Пэйринг и персонажи
Метки
Описание
«Прекрасное далеко, не будь ко мне жёстко» — пелось в той старой советской песне, что он играл на пианино в музыкалке. Его далеко всё же оказалось жестоким и совсем не прекрасным. Кажется, только один человек способен отогреть и вылечить его больную побитую душу. Но пропасть между ними из тысячи тайн и скелетов в шкафу слишком велика, почти непреодолима. Да только вот оба уже стоят на краю этой пропасти. У одного есть выбор: отойти в сторону или же попытаться оттащить второго от края.
Примечания
Действия происходят в современном мире.
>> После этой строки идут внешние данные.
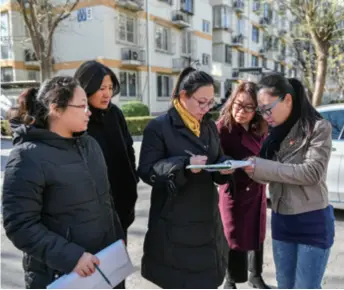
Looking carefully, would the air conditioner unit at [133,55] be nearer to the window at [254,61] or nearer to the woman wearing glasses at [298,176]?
the woman wearing glasses at [298,176]

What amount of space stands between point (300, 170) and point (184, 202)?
688mm

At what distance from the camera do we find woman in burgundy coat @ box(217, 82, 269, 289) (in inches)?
110

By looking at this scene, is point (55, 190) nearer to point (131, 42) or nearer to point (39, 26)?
point (39, 26)

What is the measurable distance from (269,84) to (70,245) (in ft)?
4.60

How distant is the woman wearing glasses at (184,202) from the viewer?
2021mm

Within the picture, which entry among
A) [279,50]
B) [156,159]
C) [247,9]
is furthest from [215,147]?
[279,50]

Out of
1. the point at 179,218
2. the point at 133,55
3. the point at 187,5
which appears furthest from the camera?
the point at 187,5

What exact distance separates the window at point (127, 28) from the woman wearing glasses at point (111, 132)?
17.4 meters

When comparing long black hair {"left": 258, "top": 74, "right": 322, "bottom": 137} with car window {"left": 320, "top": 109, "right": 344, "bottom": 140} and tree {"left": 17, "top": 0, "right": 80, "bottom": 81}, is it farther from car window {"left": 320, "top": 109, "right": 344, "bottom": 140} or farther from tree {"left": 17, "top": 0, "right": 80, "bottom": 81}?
tree {"left": 17, "top": 0, "right": 80, "bottom": 81}

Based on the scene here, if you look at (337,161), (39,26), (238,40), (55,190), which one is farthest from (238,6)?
(55,190)

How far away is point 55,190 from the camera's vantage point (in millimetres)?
1613

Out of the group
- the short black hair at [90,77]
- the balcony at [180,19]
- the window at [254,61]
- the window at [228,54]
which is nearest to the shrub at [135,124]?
the balcony at [180,19]

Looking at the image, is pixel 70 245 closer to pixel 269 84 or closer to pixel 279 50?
pixel 269 84

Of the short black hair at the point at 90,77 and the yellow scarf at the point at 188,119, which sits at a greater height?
the short black hair at the point at 90,77
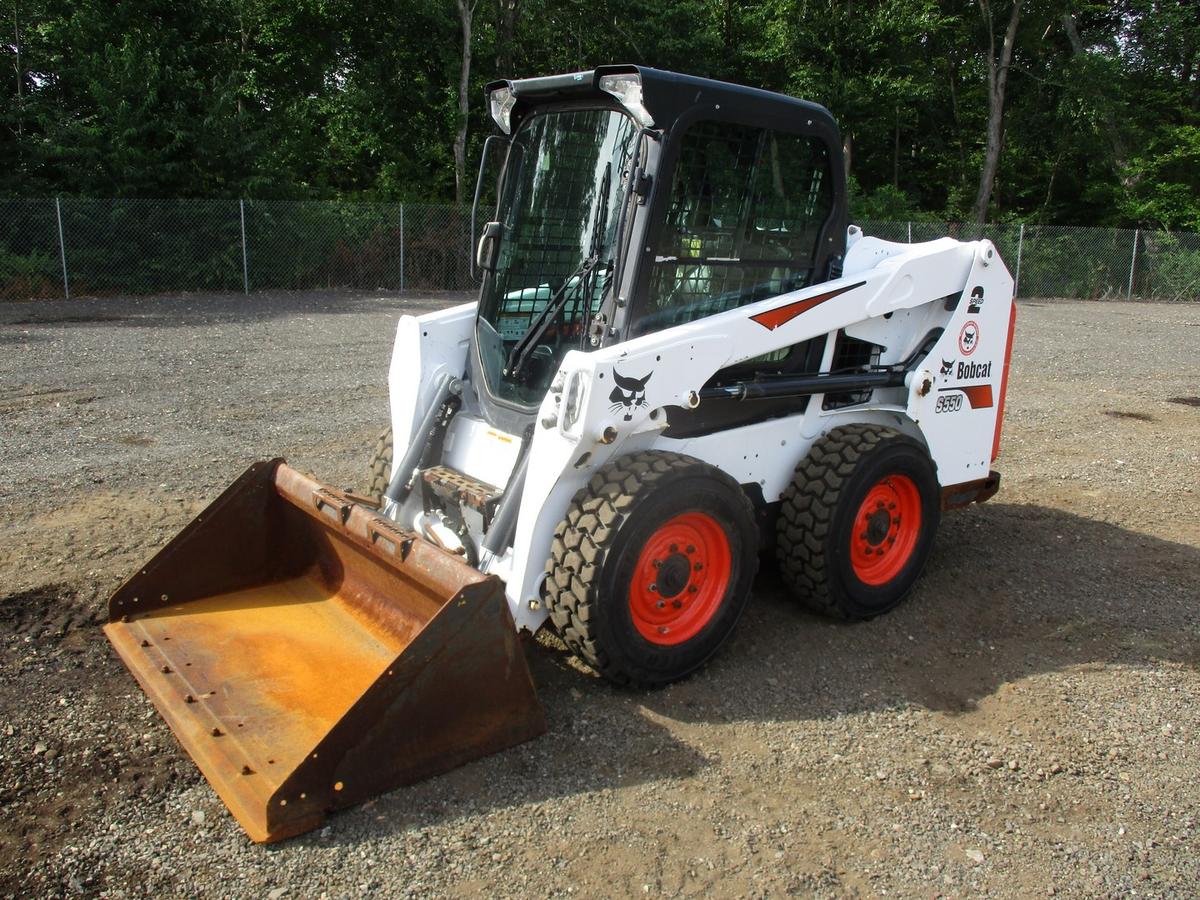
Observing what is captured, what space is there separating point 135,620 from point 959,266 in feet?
13.6

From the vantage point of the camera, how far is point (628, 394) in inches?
147

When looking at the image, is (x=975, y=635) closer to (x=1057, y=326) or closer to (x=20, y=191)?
(x=1057, y=326)

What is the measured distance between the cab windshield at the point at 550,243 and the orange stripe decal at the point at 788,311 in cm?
68

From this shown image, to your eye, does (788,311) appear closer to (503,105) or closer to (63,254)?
(503,105)

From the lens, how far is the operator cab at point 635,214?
13.1ft

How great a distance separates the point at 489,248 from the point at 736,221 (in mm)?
1172

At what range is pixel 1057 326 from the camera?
1836 cm

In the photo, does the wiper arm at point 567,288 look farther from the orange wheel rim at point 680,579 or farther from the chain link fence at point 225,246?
the chain link fence at point 225,246

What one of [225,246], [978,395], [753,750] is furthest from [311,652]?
[225,246]

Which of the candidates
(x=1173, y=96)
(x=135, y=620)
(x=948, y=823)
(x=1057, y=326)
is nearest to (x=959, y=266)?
(x=948, y=823)

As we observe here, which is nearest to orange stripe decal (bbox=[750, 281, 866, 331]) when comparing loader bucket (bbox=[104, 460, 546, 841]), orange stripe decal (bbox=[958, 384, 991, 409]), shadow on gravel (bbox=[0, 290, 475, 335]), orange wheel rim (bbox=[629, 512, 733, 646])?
orange wheel rim (bbox=[629, 512, 733, 646])

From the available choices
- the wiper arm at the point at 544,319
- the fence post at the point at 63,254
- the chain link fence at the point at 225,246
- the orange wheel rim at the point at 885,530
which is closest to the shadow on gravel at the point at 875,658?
the orange wheel rim at the point at 885,530

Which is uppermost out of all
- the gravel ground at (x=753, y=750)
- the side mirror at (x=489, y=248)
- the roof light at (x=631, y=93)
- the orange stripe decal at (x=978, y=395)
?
the roof light at (x=631, y=93)

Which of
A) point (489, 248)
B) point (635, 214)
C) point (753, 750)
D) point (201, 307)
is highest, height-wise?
point (635, 214)
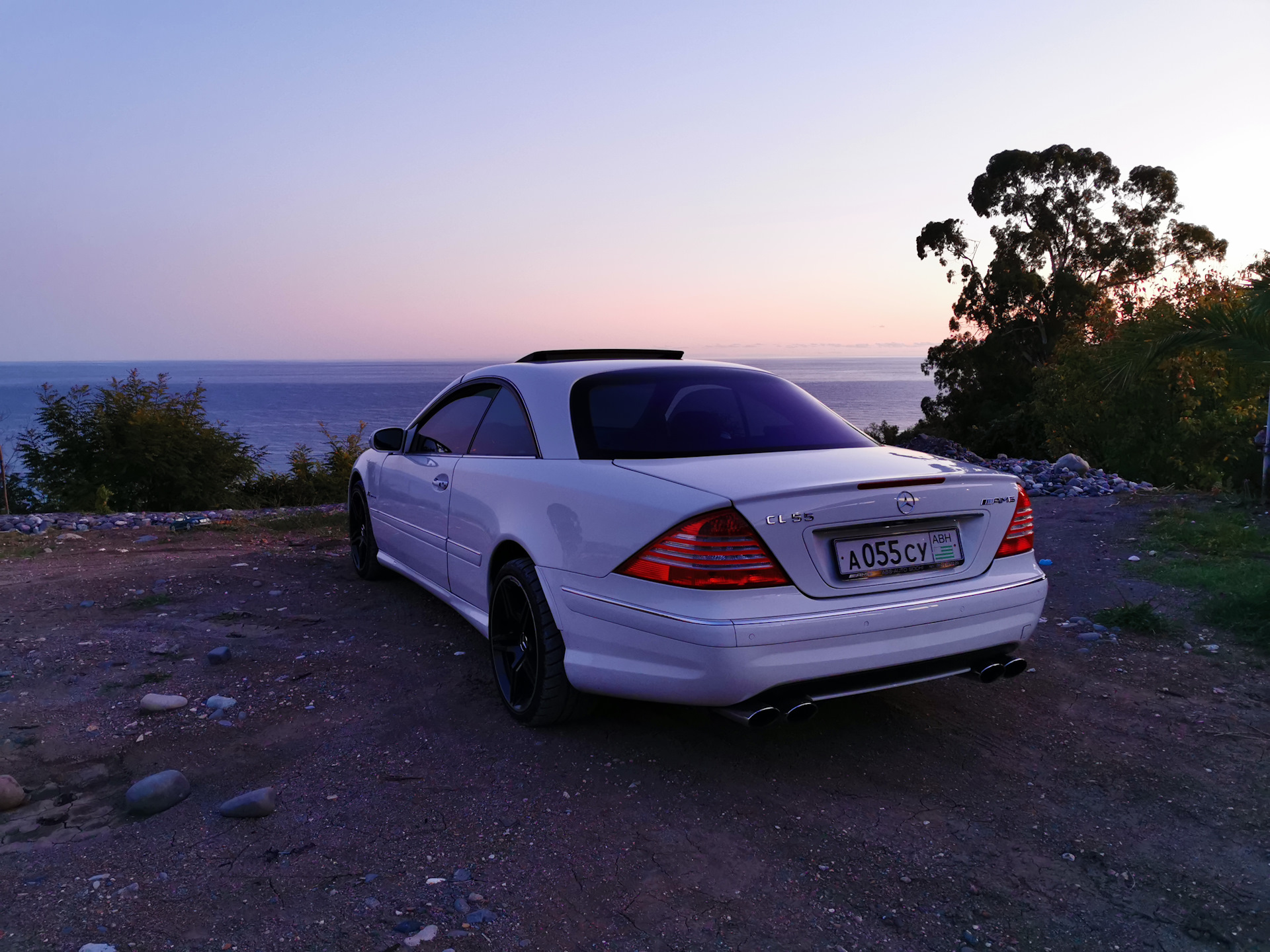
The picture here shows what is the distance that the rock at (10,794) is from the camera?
2.96 m

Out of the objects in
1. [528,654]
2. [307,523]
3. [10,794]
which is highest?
[528,654]

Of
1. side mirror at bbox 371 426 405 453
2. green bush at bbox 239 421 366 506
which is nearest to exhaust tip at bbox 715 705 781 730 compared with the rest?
side mirror at bbox 371 426 405 453

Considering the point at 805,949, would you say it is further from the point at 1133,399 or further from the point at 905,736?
the point at 1133,399

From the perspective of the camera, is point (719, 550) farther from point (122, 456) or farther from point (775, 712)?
point (122, 456)

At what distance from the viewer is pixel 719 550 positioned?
277 cm

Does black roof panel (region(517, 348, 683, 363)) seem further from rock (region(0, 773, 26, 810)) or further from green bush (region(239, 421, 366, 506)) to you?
green bush (region(239, 421, 366, 506))

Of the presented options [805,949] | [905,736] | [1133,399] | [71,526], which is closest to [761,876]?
[805,949]

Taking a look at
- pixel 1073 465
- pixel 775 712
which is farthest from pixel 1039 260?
pixel 775 712

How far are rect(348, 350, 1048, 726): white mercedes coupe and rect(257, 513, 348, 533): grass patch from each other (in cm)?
571

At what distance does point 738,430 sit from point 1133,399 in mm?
17460

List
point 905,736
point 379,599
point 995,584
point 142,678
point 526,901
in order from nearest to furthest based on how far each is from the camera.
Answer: point 526,901
point 995,584
point 905,736
point 142,678
point 379,599

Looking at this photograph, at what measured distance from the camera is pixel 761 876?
2510 mm

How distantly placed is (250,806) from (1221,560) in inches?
257

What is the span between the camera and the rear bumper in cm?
272
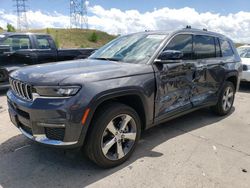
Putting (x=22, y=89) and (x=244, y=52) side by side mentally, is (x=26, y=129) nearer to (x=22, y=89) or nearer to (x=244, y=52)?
(x=22, y=89)

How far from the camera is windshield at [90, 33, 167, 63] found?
379 cm

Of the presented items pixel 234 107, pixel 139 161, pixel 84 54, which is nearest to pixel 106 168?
pixel 139 161

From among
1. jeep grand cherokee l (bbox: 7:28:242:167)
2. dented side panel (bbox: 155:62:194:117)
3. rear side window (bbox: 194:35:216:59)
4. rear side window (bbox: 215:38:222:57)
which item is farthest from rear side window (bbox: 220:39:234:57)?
dented side panel (bbox: 155:62:194:117)

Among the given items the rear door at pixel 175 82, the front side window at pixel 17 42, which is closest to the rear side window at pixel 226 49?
the rear door at pixel 175 82

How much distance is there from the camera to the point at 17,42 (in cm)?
795

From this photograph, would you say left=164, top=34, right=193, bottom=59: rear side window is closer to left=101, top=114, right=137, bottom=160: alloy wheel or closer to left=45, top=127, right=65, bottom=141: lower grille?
left=101, top=114, right=137, bottom=160: alloy wheel

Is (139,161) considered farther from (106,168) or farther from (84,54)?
(84,54)

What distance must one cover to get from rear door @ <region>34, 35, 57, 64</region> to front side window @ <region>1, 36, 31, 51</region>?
1.02ft

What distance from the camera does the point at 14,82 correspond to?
3.38 meters

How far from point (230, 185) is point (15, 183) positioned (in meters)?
2.52

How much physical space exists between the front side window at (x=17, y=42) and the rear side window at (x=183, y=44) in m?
5.62

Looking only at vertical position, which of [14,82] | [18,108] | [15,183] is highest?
[14,82]

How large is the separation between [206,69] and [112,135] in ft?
7.89

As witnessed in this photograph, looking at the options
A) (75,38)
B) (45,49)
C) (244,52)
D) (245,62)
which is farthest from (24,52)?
(75,38)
Марат и Андрей в 10 классе.
Посвящение
Всем тем, кто тоже любит этих двух мальчиков и ненавидит Ильдара 🦋
Звёзды вокруг его шрамов
26 января 2024, 04:34
Ты сейчас далеко-далеко,
Между нами снега и снега.
До тебя мне дойти нелегко,
А до смерти - четыре шага.
Пой, гармоника, вьюге назло,
Заплутавшее счастье зови.
Мне в холодной землянке тепло
От твоей негасимой любви.
Бьётся в тесной печурке огонь,
На поленьях смола, как слеза.
И поёт мне в землянке гармонь
Про улыбку твою и глаза.
Про тебя мне шептали кусты
В белоснежных полях под Москвой,
Я хочу, чтоб услышала ты,
Как тоскует мой голос живой.
В Землянке — Сурков.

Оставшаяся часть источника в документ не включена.